Increasingly, talent wants a satisfying workplace experience, and many caught up in the Great Resignation are leaving their jobs to find it. For instance, according to the Economic Times, some workers are leaving due to a “disconnect” to their workplace. Lack of engagement in the workforce has always been a challenging issue, but it is becoming more alarming since the start of the pandemic. People are reassessing their lives and careers and realizing they want work that is meaningful and employers that are more empathetic.
Organizations that win the current war for talent are focusing on creating a sense of purpose for their people. According to McKinsey, employees who find their work meaningful improve performance by 33%, are 75% more committed to their organization and are 49% less likely to leave. How can you achieve this?
Start by demonstrating the impact of every individual’s contribution: on the company’s performance, on their colleagues or on their own career goals. By demonstrating their work makes a difference — through rewards and recognition programs, leadership callouts or even internal communication highlights — companies can help elevate a sense of belonging and purpose.
Create a diverse and inclusive workplace.

+++

_Exercise A_: In the article on workplace purpose, copy the text from "Organizations that win" up to and including "you achieve this?", renaming "employees" to "staff members".
_Exercise B_: Translate this sentence from the article on workplace purpose into Spanish: "Organizations that win the current war for talent are focusing on creating a sense of purpose for their people."
_Exercise C_: Turn the paragraph of the article on workplace purpose that begins "Increasingly, talent wants" into a short bulleted list that keeps its main facts.

Stored items:
+++

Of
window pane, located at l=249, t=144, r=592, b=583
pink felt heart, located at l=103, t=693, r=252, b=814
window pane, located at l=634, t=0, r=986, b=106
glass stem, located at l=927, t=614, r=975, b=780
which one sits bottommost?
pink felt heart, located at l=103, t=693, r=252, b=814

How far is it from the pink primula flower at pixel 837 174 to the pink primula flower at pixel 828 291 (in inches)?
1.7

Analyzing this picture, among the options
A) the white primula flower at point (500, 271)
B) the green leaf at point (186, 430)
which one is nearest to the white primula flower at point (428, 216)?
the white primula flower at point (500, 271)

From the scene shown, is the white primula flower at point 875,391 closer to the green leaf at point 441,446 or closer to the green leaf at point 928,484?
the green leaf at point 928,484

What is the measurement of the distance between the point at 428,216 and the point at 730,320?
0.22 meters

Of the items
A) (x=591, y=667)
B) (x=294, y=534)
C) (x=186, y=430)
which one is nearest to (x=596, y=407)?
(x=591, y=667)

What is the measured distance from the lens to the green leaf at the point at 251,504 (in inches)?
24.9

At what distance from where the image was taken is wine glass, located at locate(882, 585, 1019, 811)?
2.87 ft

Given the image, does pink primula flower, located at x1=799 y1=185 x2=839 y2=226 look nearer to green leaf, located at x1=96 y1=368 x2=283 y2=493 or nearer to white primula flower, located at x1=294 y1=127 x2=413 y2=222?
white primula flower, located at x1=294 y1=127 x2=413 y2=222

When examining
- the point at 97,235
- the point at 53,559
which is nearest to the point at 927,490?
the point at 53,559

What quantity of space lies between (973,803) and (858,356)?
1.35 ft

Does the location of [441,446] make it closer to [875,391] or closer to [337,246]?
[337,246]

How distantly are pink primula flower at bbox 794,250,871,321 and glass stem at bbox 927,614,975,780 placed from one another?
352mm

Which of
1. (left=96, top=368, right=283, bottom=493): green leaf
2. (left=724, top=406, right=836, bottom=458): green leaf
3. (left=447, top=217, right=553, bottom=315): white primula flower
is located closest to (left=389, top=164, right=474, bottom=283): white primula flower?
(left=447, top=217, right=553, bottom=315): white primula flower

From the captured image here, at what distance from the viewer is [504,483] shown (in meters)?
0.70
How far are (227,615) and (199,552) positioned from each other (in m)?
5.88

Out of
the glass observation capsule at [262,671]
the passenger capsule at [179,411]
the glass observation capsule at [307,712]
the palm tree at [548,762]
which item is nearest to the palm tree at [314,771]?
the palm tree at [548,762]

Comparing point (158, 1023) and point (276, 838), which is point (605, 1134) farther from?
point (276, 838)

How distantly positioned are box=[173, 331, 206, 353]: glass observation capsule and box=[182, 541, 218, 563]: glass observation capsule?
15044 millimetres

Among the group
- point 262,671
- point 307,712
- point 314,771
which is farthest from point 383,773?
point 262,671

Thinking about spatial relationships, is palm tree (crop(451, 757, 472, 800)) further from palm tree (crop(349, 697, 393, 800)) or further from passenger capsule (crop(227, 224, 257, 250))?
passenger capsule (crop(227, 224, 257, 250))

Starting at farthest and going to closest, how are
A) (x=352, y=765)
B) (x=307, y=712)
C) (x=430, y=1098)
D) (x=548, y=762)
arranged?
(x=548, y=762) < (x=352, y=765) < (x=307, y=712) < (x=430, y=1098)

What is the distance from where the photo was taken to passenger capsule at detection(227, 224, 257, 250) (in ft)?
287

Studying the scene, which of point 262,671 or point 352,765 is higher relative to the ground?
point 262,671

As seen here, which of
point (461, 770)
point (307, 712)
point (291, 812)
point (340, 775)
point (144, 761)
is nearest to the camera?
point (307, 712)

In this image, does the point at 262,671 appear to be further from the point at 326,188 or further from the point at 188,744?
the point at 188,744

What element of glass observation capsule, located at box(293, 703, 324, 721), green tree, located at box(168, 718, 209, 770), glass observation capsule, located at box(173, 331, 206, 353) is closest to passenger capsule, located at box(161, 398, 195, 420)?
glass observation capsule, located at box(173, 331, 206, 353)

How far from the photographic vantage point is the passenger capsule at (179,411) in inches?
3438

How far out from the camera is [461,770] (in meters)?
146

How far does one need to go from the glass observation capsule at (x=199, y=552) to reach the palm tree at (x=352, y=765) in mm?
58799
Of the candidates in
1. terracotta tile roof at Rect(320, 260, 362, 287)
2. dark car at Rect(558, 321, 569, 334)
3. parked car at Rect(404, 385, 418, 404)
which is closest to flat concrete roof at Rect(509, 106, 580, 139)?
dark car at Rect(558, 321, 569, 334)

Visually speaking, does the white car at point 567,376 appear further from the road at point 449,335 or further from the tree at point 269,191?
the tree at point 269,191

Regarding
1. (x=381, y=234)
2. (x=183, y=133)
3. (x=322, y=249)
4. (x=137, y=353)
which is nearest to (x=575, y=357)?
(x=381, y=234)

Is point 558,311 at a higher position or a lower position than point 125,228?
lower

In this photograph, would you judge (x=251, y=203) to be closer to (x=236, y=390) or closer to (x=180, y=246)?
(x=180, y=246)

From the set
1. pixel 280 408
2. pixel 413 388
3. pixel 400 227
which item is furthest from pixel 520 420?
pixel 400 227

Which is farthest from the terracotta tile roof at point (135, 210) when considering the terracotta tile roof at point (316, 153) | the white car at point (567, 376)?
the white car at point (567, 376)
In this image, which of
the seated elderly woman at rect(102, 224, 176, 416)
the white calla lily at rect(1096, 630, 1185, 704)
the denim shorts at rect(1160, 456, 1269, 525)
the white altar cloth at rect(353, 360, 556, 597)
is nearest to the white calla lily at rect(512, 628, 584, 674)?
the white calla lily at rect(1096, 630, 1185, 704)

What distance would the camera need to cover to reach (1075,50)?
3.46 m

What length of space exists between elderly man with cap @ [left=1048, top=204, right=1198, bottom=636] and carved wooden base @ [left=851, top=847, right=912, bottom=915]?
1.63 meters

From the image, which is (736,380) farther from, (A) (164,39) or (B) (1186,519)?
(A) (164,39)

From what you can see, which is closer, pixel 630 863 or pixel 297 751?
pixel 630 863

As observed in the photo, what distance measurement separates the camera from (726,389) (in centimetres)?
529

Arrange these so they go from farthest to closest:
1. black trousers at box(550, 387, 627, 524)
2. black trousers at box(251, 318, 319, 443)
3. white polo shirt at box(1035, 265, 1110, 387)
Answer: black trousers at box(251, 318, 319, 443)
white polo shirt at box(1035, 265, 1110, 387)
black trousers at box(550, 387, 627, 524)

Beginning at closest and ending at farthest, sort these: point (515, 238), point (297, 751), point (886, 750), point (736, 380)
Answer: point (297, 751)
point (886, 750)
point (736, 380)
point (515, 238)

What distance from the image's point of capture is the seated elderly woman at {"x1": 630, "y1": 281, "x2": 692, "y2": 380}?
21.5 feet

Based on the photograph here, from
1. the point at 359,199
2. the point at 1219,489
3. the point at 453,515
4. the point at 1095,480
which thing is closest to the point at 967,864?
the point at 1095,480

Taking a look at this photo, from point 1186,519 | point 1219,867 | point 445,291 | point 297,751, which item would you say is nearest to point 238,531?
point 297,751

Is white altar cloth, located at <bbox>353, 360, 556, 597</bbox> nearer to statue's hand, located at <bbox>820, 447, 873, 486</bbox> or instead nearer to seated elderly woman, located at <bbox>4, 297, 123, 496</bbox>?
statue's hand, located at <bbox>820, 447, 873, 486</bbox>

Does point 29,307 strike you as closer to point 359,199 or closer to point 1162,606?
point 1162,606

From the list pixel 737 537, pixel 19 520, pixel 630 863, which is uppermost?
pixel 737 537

+++

_Task solution A_:
Organizations that win the current war for talent are focusing on creating a sense of purpose for their people. According to McKinsey, staff members who find their work meaningful improve performance by 33%, are 75% more committed to their organization and are 49% less likely to leave. How can you achieve this?

_Task solution B_: Las organizaciones que ganan la actual guerra por el talento se están enfocando en crear un sentido de propósito para su gente.

_Task solution C_:
- Talent increasingly wants a satisfying workplace experience, and many in the Great Resignation are leaving their jobs to find it.
- The Economic Times reports that some workers are leaving because of a "disconnect" to their workplace.
- Lack of engagement has always been a challenge but has grown more alarming since the pandemic began.
- People are reassessing their lives and careers and want meaningful work and more empathetic employers.